Risk management is a core discipline in a rapidly changing world. From finance to ecology, we face unprecedented systemic risks from increasingly coupled global systems. Non-linearities render long term predictions futile, and require consideration of many possible paths. Indeed we’ve seen a paradigm shift from “Command and Control” to “Sense and Respond” (Haeckel 2004). As in an ocean sailing race, organizations must navigate changing conditions using dynamic steering (Robertson 2010) with continuous feedback. “Managing Uncertainty” has replaced “Change
Management” in leadership seminars (change management makes no sense if the direction of change is not clear).
Figure 25 shows how we can spark a positive organizational learning spiral by managing macro and micro polarities.

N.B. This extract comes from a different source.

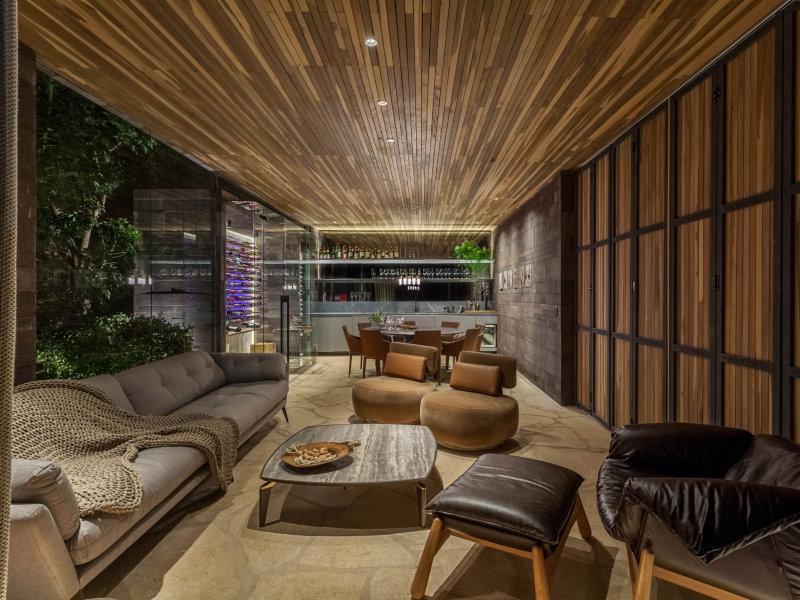 Casa dos Vinhos da 25ª CASACOR Minas é o espaço ideal para os amantes da bebida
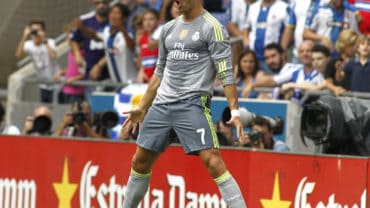 BARCELONA - SEPT, 12: Cristiano Ronaldo of Real Madrid celebrating a goal during a Spanish League match against RCD Espanyol at the Power8 stadium on September 12 2015 in Barcelona Spain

This general macro to micro framework applies universally in risk management. Duhigg (2012) describes a tragic case study of the consequences of macro & micro level breakdowns in the 1987 London King’s Cross Fire case study. Outside experts (fire brigade) who pre-diagnosed the fire hazard were ignored for years by an overconfident organization with disaster myopia (no previous loss of life from fire). Actionable early warning signals (a passenger reporting smoke) were not transmitted in a siloed organization. A brief window of opportunity to extinguish the fire and/or evacuate was lost, and 81 people were killed when the fire erupted in a giant explosion.